I half-laughed, half-groaned at her sass and kissed the top of her head. The laughter burst the ball of tension in my gut, and I exhaled the residue in a long sigh.

“No, Millie. I’m not. Not by a long shot. Are you?” I repeated the question.

“No.”

“You’re lying. You have a little groove between your eyebrows and you’re biting your lip. Those are your tells.”

“My tells?”

“Yep. Don’t ever play poker, sweetheart.” I stepped back, my arms falling to my sides, mimicking her posture. I pulled Millie forward so I could open the bathroom door she still leaned against. “It’s got to be close to two a.m. I need to go before I get careless. I’ll say goodnight to Henry and be on my way.”

Millie’s back stiffened and her chin lifted slightly, another tell, but she followed me out without a word. I’d embarrassed her, but there wasn’t a damn thing I could do about it, so I held my tongue and kept my hands to myself. I stuck my head into Henry’s room, only to discover him asleep, sprawled across his narrow bed, the highlight reel flickering across his face from the TV on the opposite wall.

“The San Francisco Giants have won the 2012 World Series! The Giants have taken it all!” the announcer crowed, and I realized he’d been watching a replay. Baseball season was long over. I wondered if Henry hoped to catch a glimpse of his dad, Giants alumni, one of baseball’s brightest lights. Too bad he was an asshole. Too bad Henry still cared.

I closed the door softly and made my way down the stairs, suddenly weary, my muscles achy, my neck stiff, my mind troubled. “He’s never called, never contacted you? Not even since your mom passed away?”
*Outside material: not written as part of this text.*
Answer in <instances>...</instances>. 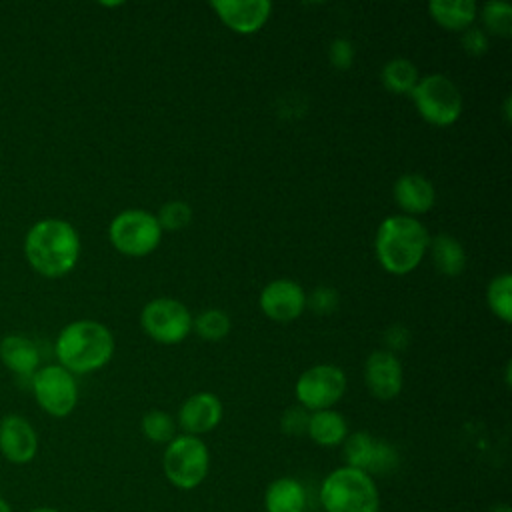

Millie knew who I was referring to, though I had asked the question without clarifying. She shrugged as if it meant very little to her. “No. His lawyer called once, verifying that Henry and I were still here. Verifying that I was Henry’s guardian. After that, the money doubled. He just sends money. Month after month, we get a check. I’m sure it makes him feel better about himself. Some people can’t handle it, you know. The disappointment, the baggage, the responsibility that comes with having children with disabilities. He couldn’t.” Millie’s voice was cool and her posture was straight as a board.

“Huh.” I leaned in and kissed her forehead. “Goodnight, Millie.” I let myself out, and was halfway down the street before I realized Millie probably thought I was one of those people—the people who couldn’t handle it.